Americans may believe that the United States is set up for the middle class, and Europe is set up for the bourgeois. Or let’s put it this way: America is a great place to buy kitty litter at Walmart and relatively cheap gas. But it is not designed for me, a professional without a lot of money. That’s who Europe is for: people like me.
OK, I’m a union-side lawyer, so Europe’s really set up for people like my clients, or those who used to be my clients before the unions in America collapsed. Let’s put my own self-interest aside: Where would my clients, who are not poor, who make $30,000 to $50,000 a year and yet keep coming up short, maybe by $100, $200 a month, really be better off?
That’s easy: Europe. I can answer that as their lawyer, the way a doctor could answer about their health. The bottom two-thirds of America would be better off in Europe. I mean the people who have not had a raise (an hourly raise in real dollars) in maybe 40 years, and who do not even have a 401(k), nothing but Social Security, and either have no health insurance or pay deductibles of $2,000 or more. Sure, they’d be better off in Europe. When they’re unemployed, they’d certainly be better off in Europe. Over there, even single men can get on welfare. And in much of Europe, contrary to what we hear, overall unemployment is no higher than it is here.
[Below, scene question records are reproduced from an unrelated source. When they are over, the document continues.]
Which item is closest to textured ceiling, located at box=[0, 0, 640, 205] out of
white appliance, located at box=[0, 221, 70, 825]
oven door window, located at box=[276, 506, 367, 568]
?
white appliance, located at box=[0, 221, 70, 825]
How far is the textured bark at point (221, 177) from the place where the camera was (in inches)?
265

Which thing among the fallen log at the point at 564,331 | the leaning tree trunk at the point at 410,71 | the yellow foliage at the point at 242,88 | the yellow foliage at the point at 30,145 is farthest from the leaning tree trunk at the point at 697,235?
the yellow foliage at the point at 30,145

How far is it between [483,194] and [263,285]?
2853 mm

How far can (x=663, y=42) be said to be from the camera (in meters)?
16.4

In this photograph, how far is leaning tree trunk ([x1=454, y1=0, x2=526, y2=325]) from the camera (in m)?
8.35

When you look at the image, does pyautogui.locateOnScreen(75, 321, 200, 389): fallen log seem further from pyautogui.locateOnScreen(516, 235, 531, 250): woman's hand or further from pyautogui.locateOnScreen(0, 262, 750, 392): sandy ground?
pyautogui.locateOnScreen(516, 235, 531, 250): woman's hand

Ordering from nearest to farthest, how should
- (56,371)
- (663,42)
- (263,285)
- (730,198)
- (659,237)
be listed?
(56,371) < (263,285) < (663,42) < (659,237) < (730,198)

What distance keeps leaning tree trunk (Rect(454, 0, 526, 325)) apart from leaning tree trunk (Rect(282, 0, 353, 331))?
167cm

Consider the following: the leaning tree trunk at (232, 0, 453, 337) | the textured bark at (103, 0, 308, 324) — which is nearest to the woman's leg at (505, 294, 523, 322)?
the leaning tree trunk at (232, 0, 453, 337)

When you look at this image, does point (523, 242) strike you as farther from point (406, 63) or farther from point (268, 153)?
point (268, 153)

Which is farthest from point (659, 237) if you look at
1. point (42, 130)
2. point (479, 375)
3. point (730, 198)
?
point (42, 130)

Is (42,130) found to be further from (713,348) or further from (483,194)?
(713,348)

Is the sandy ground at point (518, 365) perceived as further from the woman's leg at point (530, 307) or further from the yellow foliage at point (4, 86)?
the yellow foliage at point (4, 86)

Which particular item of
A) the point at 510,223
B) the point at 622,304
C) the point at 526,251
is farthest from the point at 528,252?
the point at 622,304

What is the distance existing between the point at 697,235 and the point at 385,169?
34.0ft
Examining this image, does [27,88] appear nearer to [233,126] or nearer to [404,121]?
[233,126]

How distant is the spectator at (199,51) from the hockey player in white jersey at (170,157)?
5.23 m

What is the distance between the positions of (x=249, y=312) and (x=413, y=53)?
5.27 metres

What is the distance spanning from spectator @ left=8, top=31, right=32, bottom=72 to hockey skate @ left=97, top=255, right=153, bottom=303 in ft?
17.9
One of the ways Europe is set up for the bourgeois—including, perhaps, many readers of this magazine—is the very fact that it is also set up for people who make $50,000 or less. Since it’s set up for these people, too, the bourgeois—me, maybe you—get the political cover to have it set up for them. What the people-in-the-unions get, people-from-the-good-schools also get. (And indeed, in Europe people-in-the-unions are often people-from-the-good-schools.) They get the six weeks of vacation each year and the pension like a golden parachute. And the higher up we are in terms of income, the more valuable these things are. In America, they don’t tell us: Social democracy, or socialism, or whatever Europe has, pays off biggest for people in the upper middle class, those just below the top.